— begin Provided data —

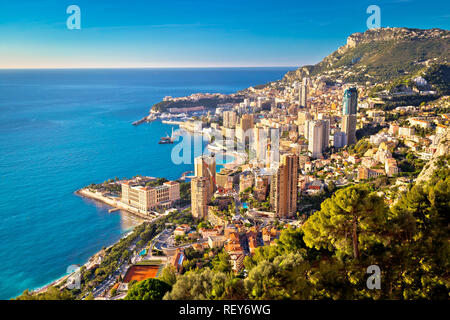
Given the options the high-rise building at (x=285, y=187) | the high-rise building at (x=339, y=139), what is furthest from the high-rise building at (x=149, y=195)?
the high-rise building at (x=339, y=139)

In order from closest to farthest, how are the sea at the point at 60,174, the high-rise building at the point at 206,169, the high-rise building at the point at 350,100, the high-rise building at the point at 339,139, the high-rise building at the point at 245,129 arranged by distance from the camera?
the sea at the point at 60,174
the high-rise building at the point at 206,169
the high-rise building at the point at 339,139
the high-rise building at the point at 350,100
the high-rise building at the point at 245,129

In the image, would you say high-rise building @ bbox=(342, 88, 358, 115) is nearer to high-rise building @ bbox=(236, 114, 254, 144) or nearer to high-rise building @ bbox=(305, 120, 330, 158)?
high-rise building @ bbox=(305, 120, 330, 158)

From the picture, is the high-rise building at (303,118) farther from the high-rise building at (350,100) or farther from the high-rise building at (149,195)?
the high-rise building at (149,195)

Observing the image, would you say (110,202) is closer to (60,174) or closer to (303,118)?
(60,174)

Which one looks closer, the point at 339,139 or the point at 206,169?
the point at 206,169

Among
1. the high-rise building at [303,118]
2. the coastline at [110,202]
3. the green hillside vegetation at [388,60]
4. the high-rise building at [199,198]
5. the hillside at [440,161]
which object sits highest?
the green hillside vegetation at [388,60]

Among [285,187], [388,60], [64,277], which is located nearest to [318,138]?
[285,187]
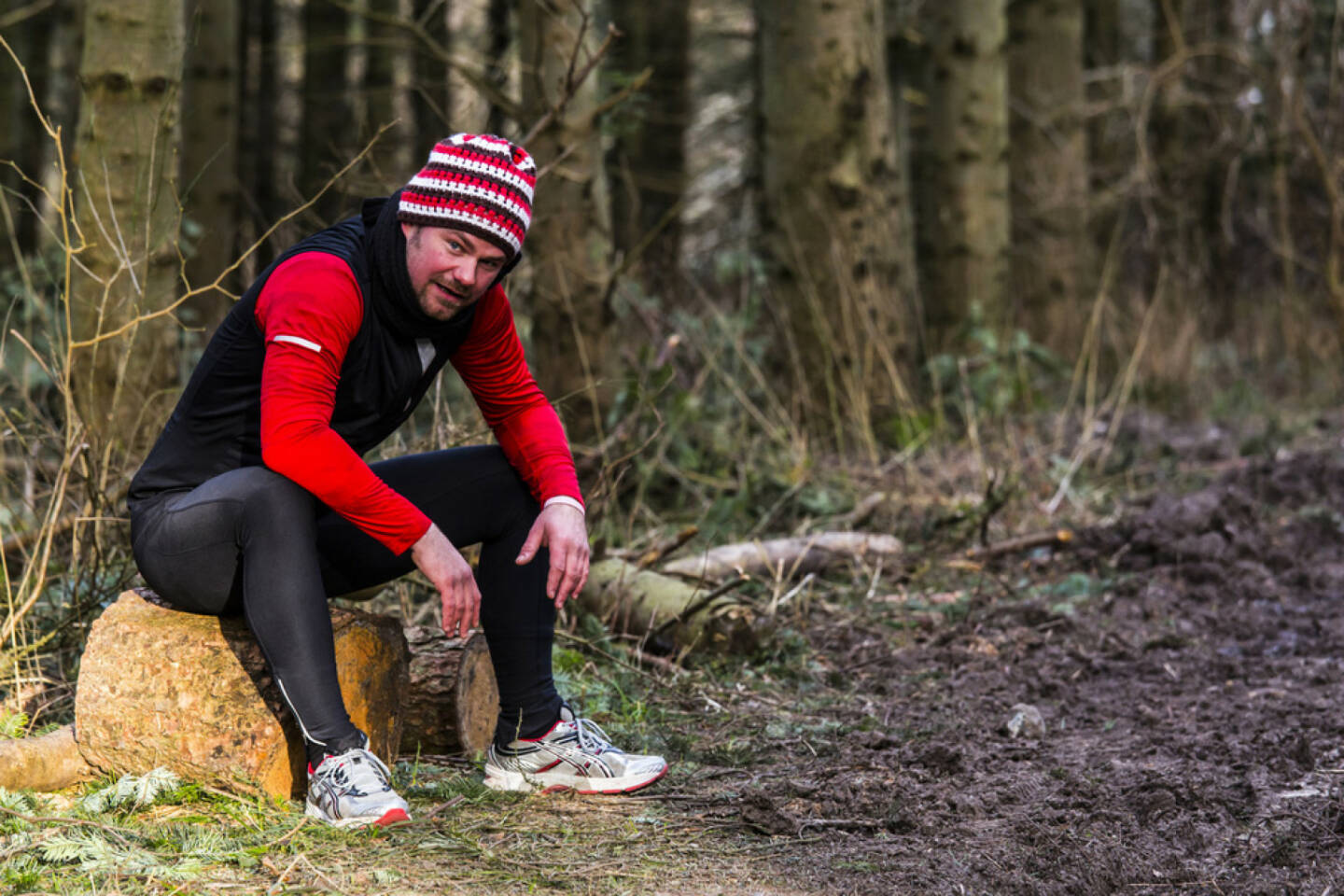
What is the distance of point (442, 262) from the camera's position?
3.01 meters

— end Provided data —

▸ **Stated task**
Reproduce all of the items above word for word, omitting the pictures.

▸ **Solution for this task**
Given the options the high-rise building at (x=285, y=187) | the high-rise building at (x=339, y=139), what is furthest from the high-rise building at (x=149, y=195)?
the high-rise building at (x=339, y=139)

In order from closest to farthest, how are the sea at the point at 60,174, the high-rise building at the point at 206,169, the high-rise building at the point at 350,100, the high-rise building at the point at 339,139, the high-rise building at the point at 245,129 arranged by distance from the camera?
the sea at the point at 60,174
the high-rise building at the point at 206,169
the high-rise building at the point at 339,139
the high-rise building at the point at 350,100
the high-rise building at the point at 245,129

In the image, would you say high-rise building @ bbox=(342, 88, 358, 115) is nearer to high-rise building @ bbox=(236, 114, 254, 144) or nearer to high-rise building @ bbox=(305, 120, 330, 158)?
high-rise building @ bbox=(305, 120, 330, 158)

From the picture, is the high-rise building at (303,118) farther from the high-rise building at (350,100) or farther from the high-rise building at (149,195)?
the high-rise building at (149,195)

Observing the image, would you say (110,202) is closer to (60,174) or closer to (303,118)?
(60,174)

Which one looks closer, the point at 339,139 or the point at 206,169?
the point at 206,169

Among
1. the high-rise building at [303,118]
2. the coastline at [110,202]
3. the green hillside vegetation at [388,60]
4. the high-rise building at [199,198]
5. the hillside at [440,161]
which object sits highest?
the green hillside vegetation at [388,60]

Among [285,187], [388,60], [64,277], which is located nearest to [318,138]?
[285,187]
What is the distance of point (442, 262) from the camera's position?
3.01 meters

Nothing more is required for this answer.